Originally created 02/18/99

Researchers say volcanoes ruled early Mars



Volcanoes belched up to 10 times more lava onto the surface of ancient Mars than previously thought, and the planet may still have some fire left in its belly, scientists say.

In one of two studies published in Thursday's issue of the journal Nature, researchers reported evidence that more than 3.5 billion years ago, Mars' volcanoes filled one canyon alone with enough molten rock to bury the entire United States beneath a fiery lake four miles deep.

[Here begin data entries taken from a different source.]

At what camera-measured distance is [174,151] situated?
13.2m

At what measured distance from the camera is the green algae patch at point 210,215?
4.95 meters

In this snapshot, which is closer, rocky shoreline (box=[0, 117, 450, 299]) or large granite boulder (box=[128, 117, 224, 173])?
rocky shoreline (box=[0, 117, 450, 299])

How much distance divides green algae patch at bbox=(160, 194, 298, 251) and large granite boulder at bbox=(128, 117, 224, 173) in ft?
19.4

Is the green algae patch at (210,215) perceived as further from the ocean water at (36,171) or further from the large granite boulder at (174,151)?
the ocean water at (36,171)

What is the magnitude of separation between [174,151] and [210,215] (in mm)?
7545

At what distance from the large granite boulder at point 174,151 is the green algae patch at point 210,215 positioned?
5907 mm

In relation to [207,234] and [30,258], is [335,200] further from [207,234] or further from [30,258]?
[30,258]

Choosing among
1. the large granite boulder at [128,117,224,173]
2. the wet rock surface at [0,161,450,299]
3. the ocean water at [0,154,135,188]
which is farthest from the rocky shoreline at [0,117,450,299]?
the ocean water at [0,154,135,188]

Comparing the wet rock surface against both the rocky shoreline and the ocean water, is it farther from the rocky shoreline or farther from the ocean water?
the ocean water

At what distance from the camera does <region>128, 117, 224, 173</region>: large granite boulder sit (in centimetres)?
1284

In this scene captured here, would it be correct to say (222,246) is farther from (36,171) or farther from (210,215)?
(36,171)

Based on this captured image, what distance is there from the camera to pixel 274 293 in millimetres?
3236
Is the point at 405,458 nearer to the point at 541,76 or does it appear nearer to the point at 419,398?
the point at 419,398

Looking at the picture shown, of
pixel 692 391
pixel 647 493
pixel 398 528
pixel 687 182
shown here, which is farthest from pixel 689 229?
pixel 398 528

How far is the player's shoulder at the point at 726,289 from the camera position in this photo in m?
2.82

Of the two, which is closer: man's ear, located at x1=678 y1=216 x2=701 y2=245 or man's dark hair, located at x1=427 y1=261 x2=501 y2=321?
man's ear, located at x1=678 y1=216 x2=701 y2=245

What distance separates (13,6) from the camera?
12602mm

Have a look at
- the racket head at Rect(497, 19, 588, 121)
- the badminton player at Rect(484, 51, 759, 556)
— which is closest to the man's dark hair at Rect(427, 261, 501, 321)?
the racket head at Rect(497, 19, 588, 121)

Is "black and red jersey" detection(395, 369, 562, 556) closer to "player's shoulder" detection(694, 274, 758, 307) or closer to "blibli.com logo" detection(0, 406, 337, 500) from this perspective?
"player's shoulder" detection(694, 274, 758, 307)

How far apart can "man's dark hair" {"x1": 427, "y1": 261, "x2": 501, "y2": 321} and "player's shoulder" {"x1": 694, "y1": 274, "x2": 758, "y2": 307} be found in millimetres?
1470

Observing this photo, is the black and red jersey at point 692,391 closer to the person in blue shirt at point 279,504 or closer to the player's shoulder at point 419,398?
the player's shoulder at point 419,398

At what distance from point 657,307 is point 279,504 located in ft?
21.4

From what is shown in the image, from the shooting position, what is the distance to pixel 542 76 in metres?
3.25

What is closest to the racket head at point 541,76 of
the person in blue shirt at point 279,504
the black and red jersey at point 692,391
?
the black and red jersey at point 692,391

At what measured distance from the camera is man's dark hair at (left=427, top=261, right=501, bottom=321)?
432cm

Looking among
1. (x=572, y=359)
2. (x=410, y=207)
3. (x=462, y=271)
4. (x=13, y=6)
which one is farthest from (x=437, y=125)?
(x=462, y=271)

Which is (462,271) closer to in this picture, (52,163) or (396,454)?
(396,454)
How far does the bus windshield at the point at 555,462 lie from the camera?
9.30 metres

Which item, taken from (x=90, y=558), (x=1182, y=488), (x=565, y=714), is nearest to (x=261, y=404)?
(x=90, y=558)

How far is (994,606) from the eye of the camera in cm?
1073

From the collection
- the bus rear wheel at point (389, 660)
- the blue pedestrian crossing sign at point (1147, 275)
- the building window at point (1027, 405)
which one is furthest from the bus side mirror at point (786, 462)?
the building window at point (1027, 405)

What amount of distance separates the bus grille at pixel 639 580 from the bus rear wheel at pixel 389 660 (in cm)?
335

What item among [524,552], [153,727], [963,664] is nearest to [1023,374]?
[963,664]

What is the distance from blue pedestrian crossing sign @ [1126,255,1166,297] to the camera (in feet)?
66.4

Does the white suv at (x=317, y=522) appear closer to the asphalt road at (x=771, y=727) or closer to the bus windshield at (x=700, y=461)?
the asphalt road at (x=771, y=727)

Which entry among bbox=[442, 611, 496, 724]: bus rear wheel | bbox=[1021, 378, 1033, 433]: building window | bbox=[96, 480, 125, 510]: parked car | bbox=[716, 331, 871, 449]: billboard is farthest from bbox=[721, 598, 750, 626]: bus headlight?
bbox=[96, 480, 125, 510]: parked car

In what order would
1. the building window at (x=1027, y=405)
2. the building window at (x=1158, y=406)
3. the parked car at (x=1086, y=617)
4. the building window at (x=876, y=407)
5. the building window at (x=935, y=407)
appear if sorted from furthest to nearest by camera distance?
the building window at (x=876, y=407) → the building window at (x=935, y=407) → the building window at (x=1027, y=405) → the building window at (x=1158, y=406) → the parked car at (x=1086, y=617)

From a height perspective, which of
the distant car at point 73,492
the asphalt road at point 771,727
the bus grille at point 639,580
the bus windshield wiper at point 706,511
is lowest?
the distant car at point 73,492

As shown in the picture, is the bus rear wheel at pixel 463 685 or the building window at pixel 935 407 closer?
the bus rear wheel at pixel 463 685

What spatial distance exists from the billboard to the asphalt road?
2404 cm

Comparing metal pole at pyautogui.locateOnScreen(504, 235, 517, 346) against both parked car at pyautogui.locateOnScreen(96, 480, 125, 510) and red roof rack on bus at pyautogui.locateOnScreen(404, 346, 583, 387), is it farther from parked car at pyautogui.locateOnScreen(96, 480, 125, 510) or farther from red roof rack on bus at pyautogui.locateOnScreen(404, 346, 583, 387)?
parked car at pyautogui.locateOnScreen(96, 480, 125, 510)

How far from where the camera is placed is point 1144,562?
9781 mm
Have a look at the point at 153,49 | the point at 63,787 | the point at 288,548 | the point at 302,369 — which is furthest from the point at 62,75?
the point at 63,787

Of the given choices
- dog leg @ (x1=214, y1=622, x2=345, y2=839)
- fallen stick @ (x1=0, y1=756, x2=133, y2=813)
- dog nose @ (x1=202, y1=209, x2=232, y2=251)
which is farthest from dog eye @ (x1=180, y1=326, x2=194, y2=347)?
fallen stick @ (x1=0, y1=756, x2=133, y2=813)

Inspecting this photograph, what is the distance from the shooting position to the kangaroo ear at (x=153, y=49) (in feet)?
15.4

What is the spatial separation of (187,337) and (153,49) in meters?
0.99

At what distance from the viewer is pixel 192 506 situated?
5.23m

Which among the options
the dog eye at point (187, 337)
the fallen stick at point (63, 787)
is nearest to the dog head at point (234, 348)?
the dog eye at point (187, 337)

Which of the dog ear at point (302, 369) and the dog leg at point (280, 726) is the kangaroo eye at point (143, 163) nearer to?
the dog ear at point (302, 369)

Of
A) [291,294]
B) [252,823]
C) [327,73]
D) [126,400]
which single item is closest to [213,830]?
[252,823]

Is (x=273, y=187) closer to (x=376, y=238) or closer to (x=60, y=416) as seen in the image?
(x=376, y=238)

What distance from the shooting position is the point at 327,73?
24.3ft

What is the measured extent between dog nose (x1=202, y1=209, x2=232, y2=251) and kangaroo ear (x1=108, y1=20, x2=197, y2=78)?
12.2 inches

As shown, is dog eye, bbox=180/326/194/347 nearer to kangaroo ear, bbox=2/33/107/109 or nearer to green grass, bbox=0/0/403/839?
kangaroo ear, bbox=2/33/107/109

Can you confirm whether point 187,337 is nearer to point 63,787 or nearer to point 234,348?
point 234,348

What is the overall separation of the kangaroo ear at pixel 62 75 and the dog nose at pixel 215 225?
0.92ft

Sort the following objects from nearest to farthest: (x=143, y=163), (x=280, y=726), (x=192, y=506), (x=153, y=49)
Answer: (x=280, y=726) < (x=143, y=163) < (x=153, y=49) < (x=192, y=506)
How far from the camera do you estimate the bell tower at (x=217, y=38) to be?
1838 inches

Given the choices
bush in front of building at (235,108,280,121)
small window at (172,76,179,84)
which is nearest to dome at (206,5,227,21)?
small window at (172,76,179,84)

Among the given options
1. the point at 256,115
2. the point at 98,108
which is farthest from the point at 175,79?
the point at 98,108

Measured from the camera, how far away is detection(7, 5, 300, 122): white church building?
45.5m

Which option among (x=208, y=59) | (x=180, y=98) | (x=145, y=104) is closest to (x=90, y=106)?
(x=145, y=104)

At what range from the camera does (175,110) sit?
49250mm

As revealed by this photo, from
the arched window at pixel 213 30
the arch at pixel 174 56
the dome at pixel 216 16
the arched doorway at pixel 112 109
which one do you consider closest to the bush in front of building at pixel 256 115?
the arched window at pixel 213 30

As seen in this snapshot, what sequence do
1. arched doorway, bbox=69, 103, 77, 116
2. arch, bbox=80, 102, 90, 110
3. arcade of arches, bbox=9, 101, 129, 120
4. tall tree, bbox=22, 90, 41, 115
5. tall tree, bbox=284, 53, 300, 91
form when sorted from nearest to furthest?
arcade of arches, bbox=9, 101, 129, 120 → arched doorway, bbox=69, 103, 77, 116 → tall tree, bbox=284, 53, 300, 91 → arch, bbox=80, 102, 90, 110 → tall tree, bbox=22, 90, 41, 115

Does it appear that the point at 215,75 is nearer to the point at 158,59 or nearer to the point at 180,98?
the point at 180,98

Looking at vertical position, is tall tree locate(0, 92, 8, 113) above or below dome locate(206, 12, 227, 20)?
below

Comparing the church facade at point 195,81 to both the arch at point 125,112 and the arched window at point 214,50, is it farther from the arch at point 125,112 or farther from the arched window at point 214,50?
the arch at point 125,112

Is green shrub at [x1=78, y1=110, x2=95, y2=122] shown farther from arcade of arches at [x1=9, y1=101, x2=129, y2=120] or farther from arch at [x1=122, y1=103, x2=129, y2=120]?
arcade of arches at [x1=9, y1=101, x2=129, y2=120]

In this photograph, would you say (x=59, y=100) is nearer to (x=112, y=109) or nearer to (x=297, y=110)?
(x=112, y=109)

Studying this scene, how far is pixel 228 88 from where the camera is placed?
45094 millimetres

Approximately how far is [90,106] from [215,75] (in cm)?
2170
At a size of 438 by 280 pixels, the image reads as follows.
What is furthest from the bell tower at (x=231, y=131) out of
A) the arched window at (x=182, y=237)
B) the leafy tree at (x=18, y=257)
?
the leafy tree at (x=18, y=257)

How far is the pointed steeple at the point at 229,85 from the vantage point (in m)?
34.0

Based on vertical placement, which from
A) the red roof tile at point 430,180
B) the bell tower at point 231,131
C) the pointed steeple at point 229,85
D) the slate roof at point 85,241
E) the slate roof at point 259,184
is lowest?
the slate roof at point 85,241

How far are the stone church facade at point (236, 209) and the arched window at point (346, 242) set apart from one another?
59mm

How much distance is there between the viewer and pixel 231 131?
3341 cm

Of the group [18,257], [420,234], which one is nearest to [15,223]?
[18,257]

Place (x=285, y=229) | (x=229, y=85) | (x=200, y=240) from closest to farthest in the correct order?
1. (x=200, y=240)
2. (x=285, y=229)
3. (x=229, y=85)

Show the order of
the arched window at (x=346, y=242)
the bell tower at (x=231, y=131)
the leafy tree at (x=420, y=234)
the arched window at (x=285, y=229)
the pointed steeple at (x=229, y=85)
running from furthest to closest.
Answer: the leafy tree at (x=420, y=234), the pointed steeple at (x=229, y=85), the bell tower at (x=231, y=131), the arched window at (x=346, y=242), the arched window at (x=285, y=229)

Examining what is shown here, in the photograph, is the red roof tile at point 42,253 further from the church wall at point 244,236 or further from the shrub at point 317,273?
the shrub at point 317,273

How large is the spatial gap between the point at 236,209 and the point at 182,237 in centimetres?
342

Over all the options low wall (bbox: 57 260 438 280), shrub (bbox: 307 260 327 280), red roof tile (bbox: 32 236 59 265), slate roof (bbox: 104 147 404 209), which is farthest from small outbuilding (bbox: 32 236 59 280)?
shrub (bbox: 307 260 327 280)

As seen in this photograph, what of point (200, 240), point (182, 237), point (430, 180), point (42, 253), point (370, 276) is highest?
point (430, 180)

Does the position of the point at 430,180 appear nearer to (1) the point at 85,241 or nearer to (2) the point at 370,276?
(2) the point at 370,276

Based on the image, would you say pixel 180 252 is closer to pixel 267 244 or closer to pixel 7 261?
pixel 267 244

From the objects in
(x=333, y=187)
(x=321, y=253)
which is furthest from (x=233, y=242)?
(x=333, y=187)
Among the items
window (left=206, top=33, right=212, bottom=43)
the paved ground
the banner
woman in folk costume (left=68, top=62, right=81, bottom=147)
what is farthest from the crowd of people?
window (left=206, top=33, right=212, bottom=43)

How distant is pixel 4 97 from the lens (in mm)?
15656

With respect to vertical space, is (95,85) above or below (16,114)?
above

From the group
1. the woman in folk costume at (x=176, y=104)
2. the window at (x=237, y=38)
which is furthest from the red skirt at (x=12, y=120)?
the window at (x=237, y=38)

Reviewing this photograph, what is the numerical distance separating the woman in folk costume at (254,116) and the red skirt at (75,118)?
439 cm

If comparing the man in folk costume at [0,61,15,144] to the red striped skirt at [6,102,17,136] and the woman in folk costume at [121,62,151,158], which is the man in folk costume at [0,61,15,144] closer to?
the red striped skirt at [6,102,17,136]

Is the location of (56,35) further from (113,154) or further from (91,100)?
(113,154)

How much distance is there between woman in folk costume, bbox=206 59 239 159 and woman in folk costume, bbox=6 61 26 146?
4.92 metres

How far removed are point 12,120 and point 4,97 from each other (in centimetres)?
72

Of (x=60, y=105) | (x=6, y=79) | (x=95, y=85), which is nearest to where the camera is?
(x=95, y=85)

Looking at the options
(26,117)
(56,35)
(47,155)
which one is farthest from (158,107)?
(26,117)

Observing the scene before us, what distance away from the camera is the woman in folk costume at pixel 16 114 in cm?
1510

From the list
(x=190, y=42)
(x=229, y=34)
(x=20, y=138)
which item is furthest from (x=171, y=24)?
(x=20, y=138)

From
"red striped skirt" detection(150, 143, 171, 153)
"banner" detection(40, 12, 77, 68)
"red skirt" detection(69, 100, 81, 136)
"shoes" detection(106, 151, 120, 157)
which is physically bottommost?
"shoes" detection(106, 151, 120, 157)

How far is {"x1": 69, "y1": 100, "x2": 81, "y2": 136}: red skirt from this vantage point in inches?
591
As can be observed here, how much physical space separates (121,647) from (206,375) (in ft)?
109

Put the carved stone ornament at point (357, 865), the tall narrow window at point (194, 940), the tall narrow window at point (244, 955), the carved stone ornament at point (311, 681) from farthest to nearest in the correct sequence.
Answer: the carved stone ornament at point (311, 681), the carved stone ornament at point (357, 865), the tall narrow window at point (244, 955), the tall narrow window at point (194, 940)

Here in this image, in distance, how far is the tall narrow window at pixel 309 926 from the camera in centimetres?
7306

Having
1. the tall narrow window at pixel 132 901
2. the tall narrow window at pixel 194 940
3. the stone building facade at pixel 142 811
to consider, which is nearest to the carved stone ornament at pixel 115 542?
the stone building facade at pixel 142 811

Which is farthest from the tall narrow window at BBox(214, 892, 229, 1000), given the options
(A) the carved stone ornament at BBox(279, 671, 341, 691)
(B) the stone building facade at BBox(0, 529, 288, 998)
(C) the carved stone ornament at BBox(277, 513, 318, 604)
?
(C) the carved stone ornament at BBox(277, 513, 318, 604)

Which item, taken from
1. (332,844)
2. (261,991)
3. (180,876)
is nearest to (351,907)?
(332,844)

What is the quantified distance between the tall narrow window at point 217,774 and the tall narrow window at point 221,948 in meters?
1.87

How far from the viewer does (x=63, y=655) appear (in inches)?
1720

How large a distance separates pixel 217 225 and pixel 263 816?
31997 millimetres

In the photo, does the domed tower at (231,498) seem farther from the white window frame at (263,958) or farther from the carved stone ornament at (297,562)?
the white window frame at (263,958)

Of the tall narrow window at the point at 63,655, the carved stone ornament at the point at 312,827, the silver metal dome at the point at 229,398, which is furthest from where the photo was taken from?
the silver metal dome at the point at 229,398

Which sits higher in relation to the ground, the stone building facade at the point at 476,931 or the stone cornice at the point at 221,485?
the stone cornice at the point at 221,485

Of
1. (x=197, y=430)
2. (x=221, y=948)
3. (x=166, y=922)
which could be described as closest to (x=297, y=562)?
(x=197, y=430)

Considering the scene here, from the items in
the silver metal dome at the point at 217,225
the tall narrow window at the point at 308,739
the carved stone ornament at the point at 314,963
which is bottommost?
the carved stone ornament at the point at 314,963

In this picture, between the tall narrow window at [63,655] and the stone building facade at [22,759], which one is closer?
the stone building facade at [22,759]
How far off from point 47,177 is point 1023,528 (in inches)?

The evidence included more than 100 layers of what the researchers believe is volcanic rock jutting from the walls of the 2,400-mile-long Valles Marineris canyon.

"It looks like thick stacks of lava and it goes down as far as we can see," about six miles, said Alfred S. McEwen, a research scientist at the University of Arizona's Lunar and Planetary Laboratory in Tucson.

He and colleagues studied photographs obtained by the Mars Global Surveyor, a spacecraft that has been orbiting Mars since 1997 and begins a two-year mission next month to map the entire planet in fine detail.

Their research supports the growing view that Martian volcanoes were more important than meteor collisions in shaping the planet's surface.

Volcanic activity would also help explain why Mars apparently had a thick, warm atmosphere early in its history. Volcanoes belch carbon dioxide, a greenhouse gas that causes the atmosphere to heat up.

In the same journal, scientists from the Planetary Science Institute of Tucson reported that based on images radioed back by the Mars Global Surveyor, Mars' volcanoes -- one of which looms 14 miles above its dusty, windswept surface -- may not be finished erupting.

They examined photos of a lava flow in a volcanic crater and estimated it formed 40 million to 100 million years ago. The flow was marked with relatively few meteor craters, in contrast with older flows that were heavily pockmarked. That suggests the flow is relatively young.

"We're not saying that there's going to be an eruption in 1999, but there may still be dormant areas on Mars with the potential for future eruptions," said William K. Hartmann, a scientist at the Planetary Science Institute.

He said the research team is analyzing photos that suggest even younger flows.

Steven Squyres, a professor of astronomy at Cornell University helping plan NASA's 2001 rover mission to Mars, said he wouldn't be surprised if Mars were still volcanic. He noted that the Global Surveyor will produce a thermal map showing any surface hot spots.